Aim: Set down exactly the lines running from the line with "What distance is" to the end of the listing below, both ends included.

Data shown:
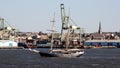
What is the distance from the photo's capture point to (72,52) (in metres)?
126

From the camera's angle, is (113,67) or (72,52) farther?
(72,52)

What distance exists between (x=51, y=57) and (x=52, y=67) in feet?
133

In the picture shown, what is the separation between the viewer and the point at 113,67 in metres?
81.4

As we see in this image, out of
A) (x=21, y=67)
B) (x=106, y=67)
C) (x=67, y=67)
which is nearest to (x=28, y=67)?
(x=21, y=67)

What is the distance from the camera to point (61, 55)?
120 metres

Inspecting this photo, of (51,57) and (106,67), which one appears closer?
(106,67)

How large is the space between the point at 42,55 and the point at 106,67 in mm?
43565

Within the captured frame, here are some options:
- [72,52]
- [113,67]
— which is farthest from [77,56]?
[113,67]

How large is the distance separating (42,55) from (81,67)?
4295cm

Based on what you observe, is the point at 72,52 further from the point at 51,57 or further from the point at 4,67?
the point at 4,67

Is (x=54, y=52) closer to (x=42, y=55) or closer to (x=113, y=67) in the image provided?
(x=42, y=55)

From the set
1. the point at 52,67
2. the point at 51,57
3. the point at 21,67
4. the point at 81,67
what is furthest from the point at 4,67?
the point at 51,57

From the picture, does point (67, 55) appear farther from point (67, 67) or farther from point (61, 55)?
point (67, 67)

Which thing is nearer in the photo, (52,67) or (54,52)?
(52,67)
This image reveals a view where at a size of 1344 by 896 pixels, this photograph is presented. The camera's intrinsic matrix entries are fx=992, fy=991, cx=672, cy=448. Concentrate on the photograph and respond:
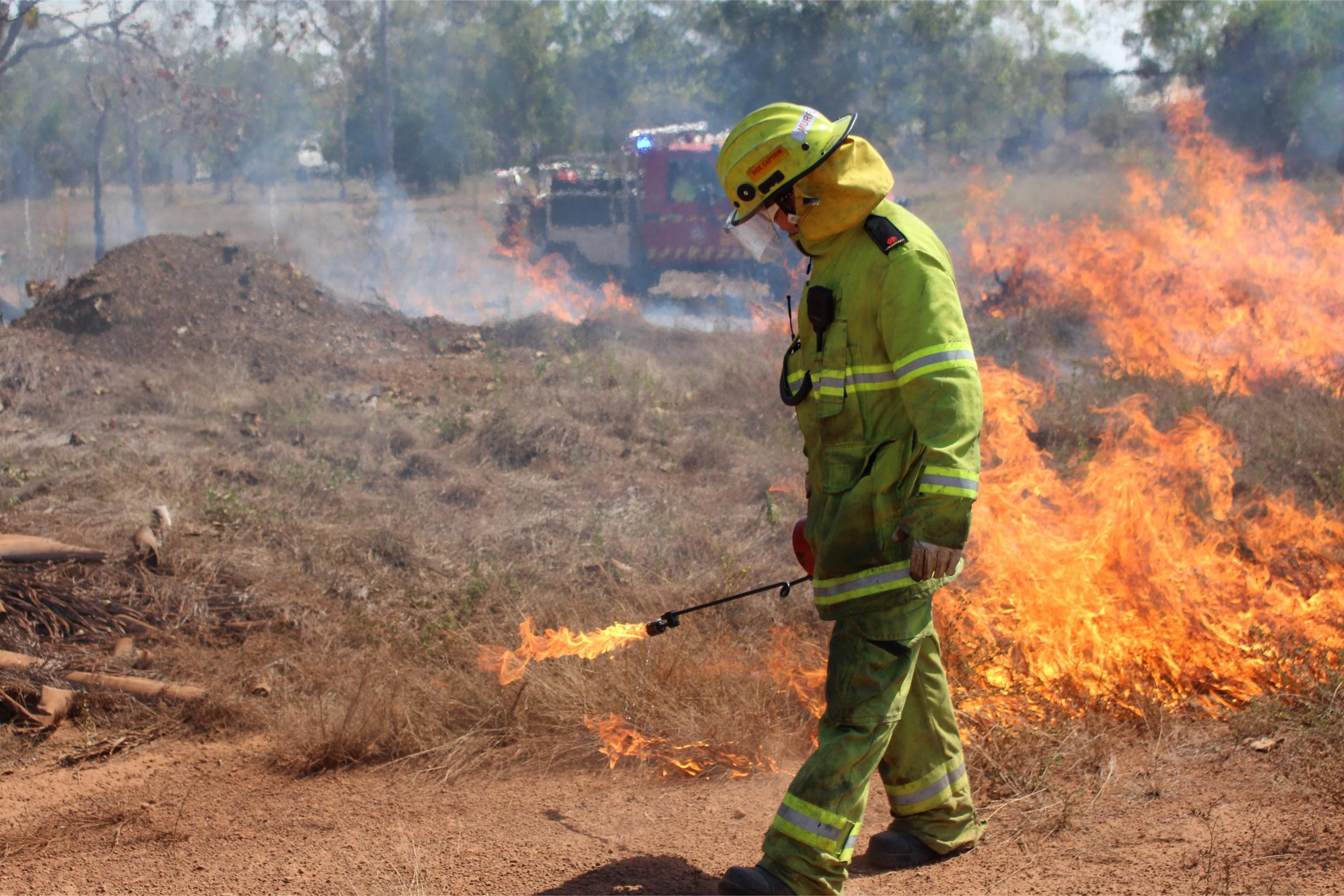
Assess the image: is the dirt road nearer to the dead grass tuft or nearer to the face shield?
the face shield

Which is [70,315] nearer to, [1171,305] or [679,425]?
[679,425]

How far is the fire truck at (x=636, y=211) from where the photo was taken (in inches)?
607

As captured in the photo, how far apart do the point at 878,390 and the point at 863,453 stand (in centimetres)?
16

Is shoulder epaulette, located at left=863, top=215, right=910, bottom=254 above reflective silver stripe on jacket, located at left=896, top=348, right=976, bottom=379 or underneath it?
above

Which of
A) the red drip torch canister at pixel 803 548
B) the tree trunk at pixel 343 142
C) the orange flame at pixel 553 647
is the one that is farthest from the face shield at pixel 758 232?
the tree trunk at pixel 343 142

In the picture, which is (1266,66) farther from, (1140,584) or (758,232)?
(758,232)

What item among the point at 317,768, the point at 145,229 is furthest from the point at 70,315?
the point at 145,229

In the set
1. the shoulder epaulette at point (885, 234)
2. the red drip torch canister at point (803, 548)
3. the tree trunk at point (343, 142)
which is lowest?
the red drip torch canister at point (803, 548)

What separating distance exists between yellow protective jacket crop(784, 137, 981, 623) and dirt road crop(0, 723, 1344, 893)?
2.96 ft

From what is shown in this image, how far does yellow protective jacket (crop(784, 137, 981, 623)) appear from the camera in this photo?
7.50ft

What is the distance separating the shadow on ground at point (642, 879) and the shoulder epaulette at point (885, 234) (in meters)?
1.76

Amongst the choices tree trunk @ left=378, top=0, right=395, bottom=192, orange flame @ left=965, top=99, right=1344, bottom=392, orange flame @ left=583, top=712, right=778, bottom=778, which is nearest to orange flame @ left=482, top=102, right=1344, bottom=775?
orange flame @ left=583, top=712, right=778, bottom=778

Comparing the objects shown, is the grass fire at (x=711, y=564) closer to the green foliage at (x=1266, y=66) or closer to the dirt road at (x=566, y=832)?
the dirt road at (x=566, y=832)

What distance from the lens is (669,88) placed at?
25.0 m
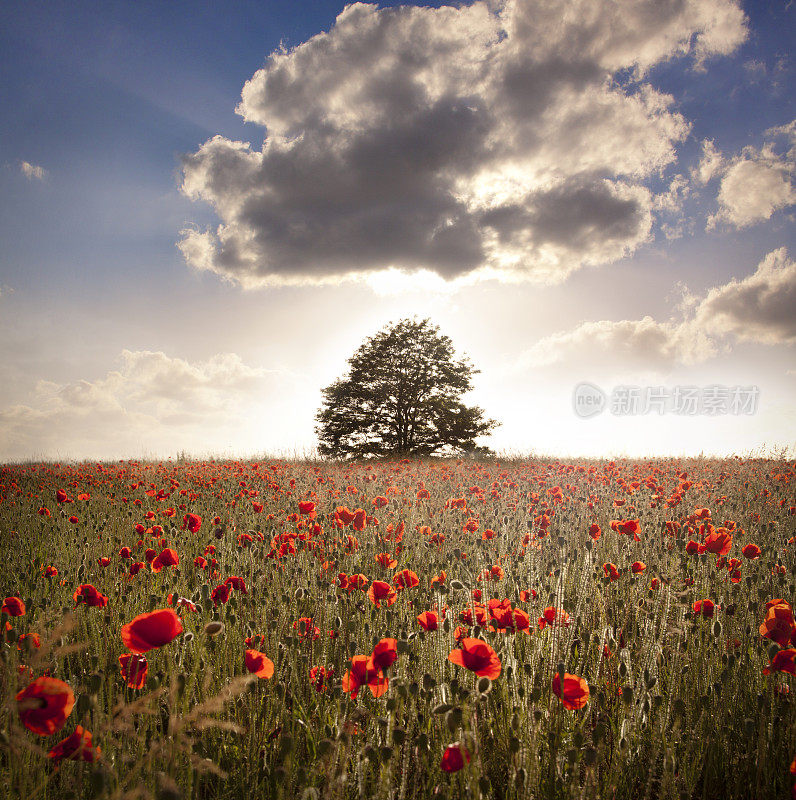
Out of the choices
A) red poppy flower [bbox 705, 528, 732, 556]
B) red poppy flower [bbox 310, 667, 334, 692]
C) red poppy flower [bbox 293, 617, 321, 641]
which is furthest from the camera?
red poppy flower [bbox 705, 528, 732, 556]

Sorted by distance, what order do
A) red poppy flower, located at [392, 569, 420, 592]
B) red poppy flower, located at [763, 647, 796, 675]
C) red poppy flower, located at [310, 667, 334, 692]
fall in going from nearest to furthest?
red poppy flower, located at [763, 647, 796, 675], red poppy flower, located at [310, 667, 334, 692], red poppy flower, located at [392, 569, 420, 592]

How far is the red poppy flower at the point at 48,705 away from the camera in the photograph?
1404mm

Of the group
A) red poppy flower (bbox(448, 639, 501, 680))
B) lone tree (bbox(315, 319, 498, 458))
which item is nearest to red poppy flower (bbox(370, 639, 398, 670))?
red poppy flower (bbox(448, 639, 501, 680))

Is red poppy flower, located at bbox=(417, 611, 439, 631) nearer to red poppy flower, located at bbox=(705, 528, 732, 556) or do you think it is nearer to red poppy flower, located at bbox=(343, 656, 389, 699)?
red poppy flower, located at bbox=(343, 656, 389, 699)

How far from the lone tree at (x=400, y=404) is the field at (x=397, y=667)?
807 inches

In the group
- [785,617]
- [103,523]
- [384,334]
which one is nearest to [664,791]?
[785,617]

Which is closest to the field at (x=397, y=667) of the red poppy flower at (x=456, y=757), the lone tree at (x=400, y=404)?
the red poppy flower at (x=456, y=757)

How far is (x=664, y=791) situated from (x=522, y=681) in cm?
71

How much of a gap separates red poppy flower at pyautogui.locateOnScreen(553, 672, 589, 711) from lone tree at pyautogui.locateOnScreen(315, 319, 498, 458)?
2396 centimetres

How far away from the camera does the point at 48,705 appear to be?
1408 mm

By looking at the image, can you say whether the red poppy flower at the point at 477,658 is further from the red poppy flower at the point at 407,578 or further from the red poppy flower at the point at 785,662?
the red poppy flower at the point at 785,662

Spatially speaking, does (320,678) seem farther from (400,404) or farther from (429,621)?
(400,404)

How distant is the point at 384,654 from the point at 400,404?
82.3 ft

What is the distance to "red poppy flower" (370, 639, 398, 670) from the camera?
168 centimetres
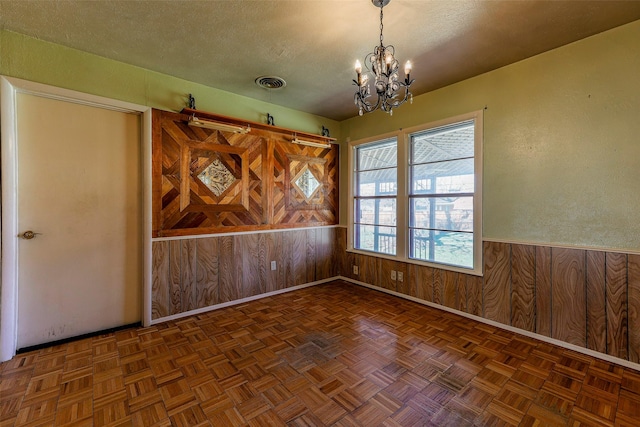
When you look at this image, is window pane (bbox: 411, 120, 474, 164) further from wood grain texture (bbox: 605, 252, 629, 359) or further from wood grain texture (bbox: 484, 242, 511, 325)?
wood grain texture (bbox: 605, 252, 629, 359)

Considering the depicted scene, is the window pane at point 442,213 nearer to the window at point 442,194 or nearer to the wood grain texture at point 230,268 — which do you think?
the window at point 442,194

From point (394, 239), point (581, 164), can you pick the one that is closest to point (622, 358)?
point (581, 164)

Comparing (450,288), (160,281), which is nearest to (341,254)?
(450,288)

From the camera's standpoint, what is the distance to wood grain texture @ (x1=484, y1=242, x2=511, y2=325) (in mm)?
2725

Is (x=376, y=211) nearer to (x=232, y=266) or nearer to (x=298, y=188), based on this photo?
(x=298, y=188)

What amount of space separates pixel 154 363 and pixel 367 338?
1.79m

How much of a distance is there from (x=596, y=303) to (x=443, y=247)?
1.32m

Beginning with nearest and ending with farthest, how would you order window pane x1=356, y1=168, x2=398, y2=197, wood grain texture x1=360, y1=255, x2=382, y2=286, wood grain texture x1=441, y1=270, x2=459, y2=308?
wood grain texture x1=441, y1=270, x2=459, y2=308 → window pane x1=356, y1=168, x2=398, y2=197 → wood grain texture x1=360, y1=255, x2=382, y2=286

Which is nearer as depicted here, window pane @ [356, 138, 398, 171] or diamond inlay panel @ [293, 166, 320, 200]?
window pane @ [356, 138, 398, 171]

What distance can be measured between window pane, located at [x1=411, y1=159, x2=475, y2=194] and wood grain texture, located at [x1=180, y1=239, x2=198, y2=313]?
277 centimetres

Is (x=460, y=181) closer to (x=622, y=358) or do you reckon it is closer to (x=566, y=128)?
(x=566, y=128)

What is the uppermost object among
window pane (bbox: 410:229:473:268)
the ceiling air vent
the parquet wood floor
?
the ceiling air vent

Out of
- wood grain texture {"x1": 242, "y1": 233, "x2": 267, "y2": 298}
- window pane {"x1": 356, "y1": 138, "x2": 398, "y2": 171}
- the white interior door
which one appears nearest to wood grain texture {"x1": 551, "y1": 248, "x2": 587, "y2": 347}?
window pane {"x1": 356, "y1": 138, "x2": 398, "y2": 171}

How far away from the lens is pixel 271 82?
3051 millimetres
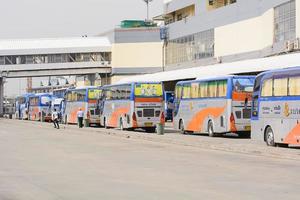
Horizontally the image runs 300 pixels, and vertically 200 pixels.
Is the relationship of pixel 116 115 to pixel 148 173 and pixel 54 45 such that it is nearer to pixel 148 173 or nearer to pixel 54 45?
pixel 148 173

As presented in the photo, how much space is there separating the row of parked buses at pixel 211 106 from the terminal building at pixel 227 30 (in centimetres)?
1709

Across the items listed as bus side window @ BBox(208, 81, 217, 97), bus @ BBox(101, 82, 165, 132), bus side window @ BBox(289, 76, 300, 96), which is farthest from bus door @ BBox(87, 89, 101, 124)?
bus side window @ BBox(289, 76, 300, 96)

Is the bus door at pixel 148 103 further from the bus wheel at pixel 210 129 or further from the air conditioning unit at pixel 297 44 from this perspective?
the air conditioning unit at pixel 297 44

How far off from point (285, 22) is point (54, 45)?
5228 centimetres

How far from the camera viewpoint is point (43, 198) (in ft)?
37.4

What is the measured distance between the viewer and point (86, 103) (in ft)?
172

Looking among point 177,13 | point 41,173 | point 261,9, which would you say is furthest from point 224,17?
point 41,173

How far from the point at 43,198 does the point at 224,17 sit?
65.9 m

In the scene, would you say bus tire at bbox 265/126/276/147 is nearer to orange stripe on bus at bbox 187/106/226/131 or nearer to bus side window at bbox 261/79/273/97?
bus side window at bbox 261/79/273/97

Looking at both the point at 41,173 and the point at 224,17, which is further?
the point at 224,17

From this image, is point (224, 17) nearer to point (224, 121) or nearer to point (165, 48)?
point (165, 48)

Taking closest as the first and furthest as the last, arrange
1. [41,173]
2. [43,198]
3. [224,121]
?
1. [43,198]
2. [41,173]
3. [224,121]

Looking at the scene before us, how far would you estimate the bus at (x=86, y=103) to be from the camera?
51.5 meters

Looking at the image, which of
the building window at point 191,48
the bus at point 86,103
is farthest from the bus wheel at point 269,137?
the building window at point 191,48
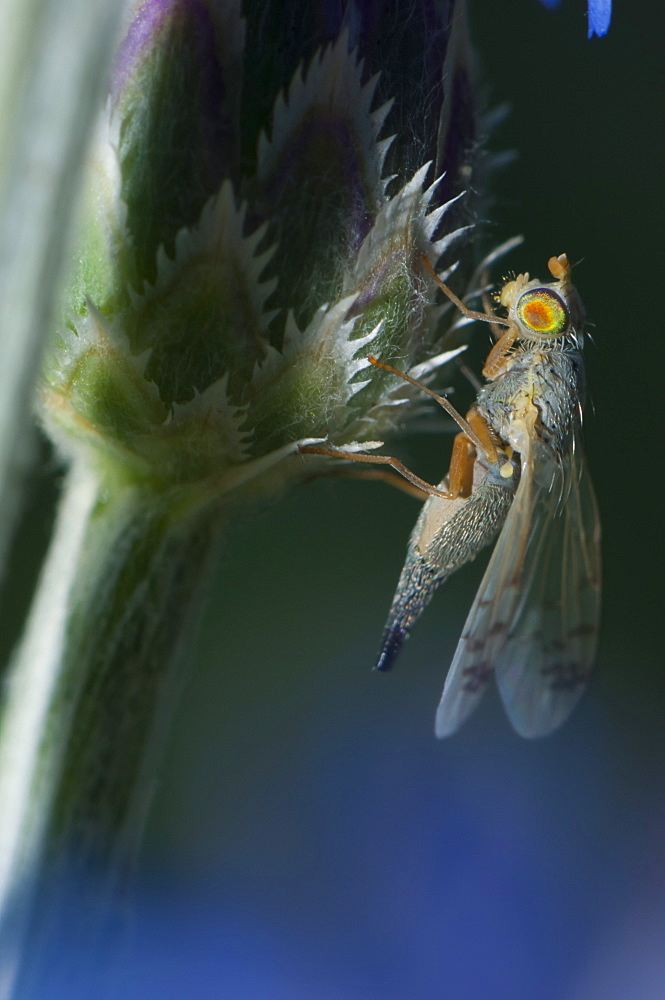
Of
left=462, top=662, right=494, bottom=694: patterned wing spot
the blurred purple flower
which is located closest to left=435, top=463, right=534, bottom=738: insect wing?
left=462, top=662, right=494, bottom=694: patterned wing spot

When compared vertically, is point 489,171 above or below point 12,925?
above

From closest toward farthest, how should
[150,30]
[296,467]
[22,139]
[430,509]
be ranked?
[22,139] → [150,30] → [296,467] → [430,509]

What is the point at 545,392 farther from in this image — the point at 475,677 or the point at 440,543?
the point at 475,677

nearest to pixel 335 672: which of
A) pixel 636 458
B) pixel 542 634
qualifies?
pixel 636 458

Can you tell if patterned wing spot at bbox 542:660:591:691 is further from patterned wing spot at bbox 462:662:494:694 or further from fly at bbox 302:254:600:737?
patterned wing spot at bbox 462:662:494:694

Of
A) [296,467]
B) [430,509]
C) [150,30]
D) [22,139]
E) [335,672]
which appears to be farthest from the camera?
[335,672]

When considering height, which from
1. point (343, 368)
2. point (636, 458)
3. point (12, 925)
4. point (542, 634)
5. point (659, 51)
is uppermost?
point (659, 51)

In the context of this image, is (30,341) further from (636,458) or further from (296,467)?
(636,458)
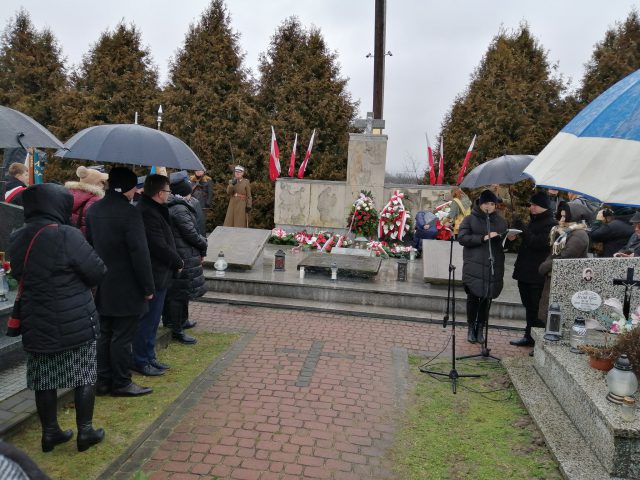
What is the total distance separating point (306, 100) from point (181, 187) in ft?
39.8

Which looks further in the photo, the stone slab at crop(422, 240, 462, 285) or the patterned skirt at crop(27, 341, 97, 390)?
the stone slab at crop(422, 240, 462, 285)

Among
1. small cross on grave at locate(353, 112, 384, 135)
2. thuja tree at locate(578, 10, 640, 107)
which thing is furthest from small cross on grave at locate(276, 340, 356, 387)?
thuja tree at locate(578, 10, 640, 107)

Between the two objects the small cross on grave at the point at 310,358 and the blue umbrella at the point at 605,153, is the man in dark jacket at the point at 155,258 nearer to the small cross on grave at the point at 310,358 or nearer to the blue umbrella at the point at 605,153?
the small cross on grave at the point at 310,358

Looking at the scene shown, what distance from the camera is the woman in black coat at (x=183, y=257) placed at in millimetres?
5750

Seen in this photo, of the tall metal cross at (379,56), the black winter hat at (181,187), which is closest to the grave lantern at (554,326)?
the black winter hat at (181,187)

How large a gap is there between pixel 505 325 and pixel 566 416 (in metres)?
3.11

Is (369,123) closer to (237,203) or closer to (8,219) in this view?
(237,203)

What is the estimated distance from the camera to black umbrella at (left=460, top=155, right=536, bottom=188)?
20.2 ft

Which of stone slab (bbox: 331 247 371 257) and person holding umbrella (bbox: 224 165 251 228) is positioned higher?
person holding umbrella (bbox: 224 165 251 228)

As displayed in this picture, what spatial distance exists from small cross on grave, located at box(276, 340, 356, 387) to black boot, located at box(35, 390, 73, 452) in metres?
2.15

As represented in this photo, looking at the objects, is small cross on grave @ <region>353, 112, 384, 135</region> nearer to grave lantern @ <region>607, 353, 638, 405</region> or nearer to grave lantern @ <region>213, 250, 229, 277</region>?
grave lantern @ <region>213, 250, 229, 277</region>

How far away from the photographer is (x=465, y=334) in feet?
23.3

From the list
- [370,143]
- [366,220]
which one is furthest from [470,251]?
[370,143]

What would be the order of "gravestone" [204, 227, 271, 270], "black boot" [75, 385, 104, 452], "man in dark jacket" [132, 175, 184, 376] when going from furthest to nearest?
"gravestone" [204, 227, 271, 270] → "man in dark jacket" [132, 175, 184, 376] → "black boot" [75, 385, 104, 452]
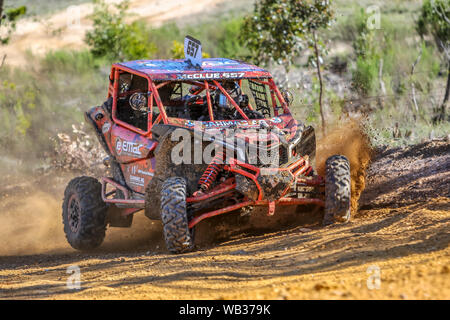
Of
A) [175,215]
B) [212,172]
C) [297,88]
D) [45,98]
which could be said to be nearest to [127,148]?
[212,172]

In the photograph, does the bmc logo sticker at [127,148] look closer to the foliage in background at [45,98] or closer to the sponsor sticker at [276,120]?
the sponsor sticker at [276,120]

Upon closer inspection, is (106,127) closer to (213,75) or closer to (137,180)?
(137,180)

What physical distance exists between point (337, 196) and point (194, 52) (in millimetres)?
2685

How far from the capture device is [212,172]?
25.8 feet

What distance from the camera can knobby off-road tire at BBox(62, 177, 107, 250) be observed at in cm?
937

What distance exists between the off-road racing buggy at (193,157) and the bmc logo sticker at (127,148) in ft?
0.04

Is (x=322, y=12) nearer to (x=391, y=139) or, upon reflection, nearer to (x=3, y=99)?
(x=391, y=139)

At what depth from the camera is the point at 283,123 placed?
28.1 feet

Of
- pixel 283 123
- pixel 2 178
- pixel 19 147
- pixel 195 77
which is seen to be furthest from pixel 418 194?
pixel 19 147

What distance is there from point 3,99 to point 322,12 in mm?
10178

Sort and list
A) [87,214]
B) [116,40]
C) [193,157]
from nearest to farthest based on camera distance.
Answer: [193,157], [87,214], [116,40]

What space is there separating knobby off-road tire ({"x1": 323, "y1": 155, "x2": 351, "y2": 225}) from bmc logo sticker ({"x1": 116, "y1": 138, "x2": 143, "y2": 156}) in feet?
7.48

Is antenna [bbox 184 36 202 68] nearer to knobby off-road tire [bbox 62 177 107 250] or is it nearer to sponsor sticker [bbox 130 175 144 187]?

Exercise answer:
What distance is there from point 3,99 to point 322,12 in mm?
10178

Sort and list
A) [87,214]
B) [116,40]
C) [193,157]
from nearest to farthest based on camera distance.
Answer: [193,157], [87,214], [116,40]

What space is there separating knobby off-road tire ({"x1": 323, "y1": 155, "x2": 351, "y2": 225}) from bmc logo sticker ({"x1": 116, "y1": 138, "x2": 143, "y2": 156}) in feet?
7.48

Is antenna [bbox 184 36 202 68] nearer to knobby off-road tire [bbox 62 177 107 250] or is it nearer to sponsor sticker [bbox 130 175 144 187]?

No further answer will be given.